More likely, your DB is giving UTF-8 strings to your Perl and nobody bothered to inform your Perl of this detail. So Perl doesn't know that its string of bytes is actually encoded as UTF-8 characters so Perl can't warn you but is still writing out the bytes of UTF-8-encoded characters (as opposed to knowing that it is writing out UTF-8 characters by writing out the bytes that they are made of).
Unicode was designed by people who had gotten used to the utopia of "everything is a byte stream" while not realizing that their creation was going to destroy that utopia so their plans were woefully inadequate. (I got to ride a small bit of the tail of the world before everybody just took for granted that everything was a byte stream.)
In this painful transition world (before we eventually arrive at the designed "everything is a Unicode stream with appropriate BOM or meta data regarding encoding" "utopia" (the term "my(t)opia" springs to mind, especially with regard to the prior paragraph), one often must be quite careful at every layer to ensure that both sides of that layer agree on the expected encoding. And the layers can be quite numerous.
You have an advantage in this case in that Perl adds the "is this Unicode?" metadata to its strings and (mostly) to its streams, so the odds are that the layer that is currently causing you problems is likely nearly outside of Perl, probably on the database side.

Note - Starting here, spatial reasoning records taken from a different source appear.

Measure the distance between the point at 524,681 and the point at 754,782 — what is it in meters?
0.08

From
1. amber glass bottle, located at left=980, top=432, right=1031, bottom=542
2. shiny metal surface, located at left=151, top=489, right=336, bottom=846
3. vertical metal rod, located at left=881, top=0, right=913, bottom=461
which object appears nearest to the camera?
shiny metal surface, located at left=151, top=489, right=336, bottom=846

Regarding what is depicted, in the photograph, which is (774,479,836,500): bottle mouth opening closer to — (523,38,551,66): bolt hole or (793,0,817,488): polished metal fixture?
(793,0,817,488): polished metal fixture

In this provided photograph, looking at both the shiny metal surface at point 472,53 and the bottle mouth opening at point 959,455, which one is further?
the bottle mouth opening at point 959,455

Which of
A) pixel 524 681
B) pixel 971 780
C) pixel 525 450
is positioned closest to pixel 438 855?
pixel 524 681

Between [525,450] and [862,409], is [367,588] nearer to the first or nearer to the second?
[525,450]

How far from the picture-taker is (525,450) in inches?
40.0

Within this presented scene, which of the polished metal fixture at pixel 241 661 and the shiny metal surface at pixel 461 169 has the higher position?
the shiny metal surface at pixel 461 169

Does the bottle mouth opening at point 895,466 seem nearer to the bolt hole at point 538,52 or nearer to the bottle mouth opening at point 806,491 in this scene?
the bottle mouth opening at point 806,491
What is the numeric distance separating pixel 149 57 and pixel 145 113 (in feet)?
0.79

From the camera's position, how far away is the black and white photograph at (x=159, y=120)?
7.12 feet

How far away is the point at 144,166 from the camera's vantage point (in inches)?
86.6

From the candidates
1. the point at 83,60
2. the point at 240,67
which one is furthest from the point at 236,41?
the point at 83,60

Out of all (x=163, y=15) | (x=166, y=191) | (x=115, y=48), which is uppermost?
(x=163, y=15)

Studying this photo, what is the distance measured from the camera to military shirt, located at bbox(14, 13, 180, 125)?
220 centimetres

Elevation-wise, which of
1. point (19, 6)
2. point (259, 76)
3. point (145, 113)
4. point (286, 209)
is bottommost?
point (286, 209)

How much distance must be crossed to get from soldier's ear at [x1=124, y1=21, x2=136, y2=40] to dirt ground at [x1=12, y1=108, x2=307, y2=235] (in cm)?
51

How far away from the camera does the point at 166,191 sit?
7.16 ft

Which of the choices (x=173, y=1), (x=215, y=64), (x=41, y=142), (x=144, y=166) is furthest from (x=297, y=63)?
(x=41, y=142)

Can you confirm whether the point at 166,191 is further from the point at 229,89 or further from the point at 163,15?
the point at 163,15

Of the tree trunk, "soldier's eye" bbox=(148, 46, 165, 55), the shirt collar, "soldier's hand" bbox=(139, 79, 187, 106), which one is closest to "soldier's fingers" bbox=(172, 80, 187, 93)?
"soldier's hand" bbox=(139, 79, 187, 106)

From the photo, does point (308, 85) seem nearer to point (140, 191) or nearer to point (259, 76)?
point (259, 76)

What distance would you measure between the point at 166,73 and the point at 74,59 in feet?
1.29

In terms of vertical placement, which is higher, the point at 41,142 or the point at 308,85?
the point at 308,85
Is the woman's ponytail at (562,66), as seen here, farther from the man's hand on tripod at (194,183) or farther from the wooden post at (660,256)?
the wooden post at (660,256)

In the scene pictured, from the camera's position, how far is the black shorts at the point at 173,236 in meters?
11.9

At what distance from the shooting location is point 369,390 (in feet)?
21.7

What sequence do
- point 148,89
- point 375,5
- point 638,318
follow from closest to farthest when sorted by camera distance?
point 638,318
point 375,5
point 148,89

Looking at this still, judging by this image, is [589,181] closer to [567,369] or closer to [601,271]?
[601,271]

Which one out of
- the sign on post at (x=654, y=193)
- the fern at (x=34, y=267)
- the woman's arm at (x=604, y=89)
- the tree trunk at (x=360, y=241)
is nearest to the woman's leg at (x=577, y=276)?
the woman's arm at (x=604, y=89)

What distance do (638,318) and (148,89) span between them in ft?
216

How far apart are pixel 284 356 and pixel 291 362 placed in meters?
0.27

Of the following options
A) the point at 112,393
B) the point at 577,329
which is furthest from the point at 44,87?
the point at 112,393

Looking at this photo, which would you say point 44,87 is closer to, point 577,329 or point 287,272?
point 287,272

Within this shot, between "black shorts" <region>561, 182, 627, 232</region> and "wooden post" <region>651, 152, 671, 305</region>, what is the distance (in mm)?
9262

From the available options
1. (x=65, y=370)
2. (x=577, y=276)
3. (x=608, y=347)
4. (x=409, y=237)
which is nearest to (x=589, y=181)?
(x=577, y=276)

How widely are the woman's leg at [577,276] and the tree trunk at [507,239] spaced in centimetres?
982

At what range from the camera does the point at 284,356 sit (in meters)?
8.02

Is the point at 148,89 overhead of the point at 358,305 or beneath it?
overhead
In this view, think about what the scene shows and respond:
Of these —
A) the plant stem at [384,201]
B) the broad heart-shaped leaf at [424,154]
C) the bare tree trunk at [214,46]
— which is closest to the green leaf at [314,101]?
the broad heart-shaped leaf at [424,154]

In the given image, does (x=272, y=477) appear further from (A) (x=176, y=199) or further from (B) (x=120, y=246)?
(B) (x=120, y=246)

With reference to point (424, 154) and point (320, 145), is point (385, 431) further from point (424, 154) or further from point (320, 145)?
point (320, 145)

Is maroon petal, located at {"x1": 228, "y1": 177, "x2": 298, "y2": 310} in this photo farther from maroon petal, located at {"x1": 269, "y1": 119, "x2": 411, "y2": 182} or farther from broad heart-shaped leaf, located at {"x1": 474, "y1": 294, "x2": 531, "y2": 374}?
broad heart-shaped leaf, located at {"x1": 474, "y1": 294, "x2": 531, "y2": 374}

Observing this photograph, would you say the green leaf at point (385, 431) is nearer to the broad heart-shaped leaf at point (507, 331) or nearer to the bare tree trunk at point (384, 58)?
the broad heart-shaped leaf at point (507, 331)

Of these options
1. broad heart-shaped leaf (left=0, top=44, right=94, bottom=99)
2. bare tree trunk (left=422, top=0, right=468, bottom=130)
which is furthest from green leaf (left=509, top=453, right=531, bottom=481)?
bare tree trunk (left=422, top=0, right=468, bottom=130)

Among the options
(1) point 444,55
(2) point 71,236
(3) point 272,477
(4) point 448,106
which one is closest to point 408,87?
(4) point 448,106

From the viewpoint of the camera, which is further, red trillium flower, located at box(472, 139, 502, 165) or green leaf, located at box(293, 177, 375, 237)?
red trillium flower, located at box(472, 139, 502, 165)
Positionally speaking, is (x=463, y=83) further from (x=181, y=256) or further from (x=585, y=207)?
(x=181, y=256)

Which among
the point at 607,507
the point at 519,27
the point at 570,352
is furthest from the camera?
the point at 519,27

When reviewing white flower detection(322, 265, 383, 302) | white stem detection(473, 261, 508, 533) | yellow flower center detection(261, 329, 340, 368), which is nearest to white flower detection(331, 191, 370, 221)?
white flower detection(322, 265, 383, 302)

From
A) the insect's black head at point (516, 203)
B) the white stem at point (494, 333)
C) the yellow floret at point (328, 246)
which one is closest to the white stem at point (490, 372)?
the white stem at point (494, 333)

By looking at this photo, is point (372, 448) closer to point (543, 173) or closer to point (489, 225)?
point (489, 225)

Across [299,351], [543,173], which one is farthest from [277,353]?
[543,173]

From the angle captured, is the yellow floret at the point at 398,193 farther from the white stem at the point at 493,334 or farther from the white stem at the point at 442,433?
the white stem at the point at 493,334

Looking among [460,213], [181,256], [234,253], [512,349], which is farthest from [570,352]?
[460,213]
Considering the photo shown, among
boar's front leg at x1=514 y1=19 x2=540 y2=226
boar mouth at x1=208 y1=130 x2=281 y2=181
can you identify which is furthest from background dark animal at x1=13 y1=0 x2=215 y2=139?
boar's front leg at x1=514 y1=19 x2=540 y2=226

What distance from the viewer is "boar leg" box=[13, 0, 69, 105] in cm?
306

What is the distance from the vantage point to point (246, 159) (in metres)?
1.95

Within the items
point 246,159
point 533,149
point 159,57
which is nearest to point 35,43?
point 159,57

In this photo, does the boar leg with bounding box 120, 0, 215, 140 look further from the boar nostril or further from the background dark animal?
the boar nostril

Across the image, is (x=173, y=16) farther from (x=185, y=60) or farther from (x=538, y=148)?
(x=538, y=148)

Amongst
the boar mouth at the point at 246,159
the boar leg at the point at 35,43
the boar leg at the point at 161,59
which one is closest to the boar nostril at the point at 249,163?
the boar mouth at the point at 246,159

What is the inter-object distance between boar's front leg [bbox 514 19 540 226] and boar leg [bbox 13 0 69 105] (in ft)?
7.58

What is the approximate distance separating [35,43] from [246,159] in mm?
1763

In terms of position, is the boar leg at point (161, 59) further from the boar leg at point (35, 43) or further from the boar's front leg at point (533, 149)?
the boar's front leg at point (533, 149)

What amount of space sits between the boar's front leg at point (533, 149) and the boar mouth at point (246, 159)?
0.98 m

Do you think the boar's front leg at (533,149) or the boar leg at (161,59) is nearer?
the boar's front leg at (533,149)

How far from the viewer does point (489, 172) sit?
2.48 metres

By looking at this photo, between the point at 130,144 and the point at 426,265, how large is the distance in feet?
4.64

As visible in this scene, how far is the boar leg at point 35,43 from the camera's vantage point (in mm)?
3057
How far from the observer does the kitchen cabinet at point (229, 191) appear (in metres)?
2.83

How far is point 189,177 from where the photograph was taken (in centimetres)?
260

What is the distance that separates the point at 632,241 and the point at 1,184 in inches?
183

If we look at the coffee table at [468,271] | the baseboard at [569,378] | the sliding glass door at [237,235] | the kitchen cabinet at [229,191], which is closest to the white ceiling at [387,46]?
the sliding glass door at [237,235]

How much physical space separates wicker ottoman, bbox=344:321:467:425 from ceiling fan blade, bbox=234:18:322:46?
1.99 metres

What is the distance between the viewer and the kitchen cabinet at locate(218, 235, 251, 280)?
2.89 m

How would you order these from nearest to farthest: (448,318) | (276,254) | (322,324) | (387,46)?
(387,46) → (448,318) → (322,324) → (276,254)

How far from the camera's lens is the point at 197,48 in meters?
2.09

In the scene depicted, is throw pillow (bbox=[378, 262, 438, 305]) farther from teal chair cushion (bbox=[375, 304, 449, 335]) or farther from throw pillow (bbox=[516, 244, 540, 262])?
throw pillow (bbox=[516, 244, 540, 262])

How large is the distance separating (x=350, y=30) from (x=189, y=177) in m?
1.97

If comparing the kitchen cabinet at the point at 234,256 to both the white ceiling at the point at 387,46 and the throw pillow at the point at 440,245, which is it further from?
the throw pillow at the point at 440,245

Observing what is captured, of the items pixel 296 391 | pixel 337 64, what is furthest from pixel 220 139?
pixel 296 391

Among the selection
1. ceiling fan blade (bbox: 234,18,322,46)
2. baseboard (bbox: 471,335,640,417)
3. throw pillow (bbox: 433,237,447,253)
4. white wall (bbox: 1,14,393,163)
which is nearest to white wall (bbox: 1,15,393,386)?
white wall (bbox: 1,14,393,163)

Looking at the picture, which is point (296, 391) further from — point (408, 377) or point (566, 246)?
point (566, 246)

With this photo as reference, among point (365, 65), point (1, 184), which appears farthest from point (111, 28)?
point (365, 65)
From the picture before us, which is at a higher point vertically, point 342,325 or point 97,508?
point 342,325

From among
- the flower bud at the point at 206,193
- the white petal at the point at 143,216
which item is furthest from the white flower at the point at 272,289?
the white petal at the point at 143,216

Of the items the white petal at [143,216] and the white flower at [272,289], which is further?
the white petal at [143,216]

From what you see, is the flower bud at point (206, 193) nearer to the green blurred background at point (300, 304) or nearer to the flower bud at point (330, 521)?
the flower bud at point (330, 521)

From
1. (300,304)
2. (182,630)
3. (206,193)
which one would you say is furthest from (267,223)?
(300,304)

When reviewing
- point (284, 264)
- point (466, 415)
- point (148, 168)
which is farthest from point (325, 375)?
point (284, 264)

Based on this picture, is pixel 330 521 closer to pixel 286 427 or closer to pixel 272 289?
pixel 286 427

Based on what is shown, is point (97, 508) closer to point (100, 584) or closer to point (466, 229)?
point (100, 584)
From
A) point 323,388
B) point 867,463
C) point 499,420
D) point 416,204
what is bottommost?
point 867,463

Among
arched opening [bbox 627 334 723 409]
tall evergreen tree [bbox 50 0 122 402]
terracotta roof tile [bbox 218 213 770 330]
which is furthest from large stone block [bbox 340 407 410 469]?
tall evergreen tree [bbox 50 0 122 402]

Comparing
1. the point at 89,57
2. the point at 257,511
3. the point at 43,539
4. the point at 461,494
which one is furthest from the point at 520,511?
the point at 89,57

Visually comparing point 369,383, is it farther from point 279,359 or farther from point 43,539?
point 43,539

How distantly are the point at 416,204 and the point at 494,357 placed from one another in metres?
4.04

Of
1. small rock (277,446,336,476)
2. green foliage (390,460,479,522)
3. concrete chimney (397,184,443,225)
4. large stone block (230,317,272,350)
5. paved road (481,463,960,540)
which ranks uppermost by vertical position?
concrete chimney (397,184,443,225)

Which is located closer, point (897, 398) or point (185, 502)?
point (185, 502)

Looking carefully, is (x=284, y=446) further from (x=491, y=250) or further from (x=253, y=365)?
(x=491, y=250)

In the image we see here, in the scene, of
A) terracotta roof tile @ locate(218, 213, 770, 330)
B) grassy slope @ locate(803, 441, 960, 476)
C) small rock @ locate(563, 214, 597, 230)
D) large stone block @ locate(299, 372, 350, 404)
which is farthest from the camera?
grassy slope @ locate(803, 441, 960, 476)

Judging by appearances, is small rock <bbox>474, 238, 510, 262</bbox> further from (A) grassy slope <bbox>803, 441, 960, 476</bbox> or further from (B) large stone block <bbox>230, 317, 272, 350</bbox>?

My first step would be to upgrade the DBD driver module and see if the problem just goes away. The most likely layers to cause problems are the ones where the authors on each side are the least well connected. Although the authors of a DBD module usually try pretty hard to stay well connected to both their database of choice and to Perl, you don't have to go very far back to find a version (of most DBDs) that isn't dealing with Unicode quite the way their database of choice currently does and/or isn't dealing with Unicode quite the way Perl currently does (Unicode support is still a relatively new concept that is still subject to significant "evolution").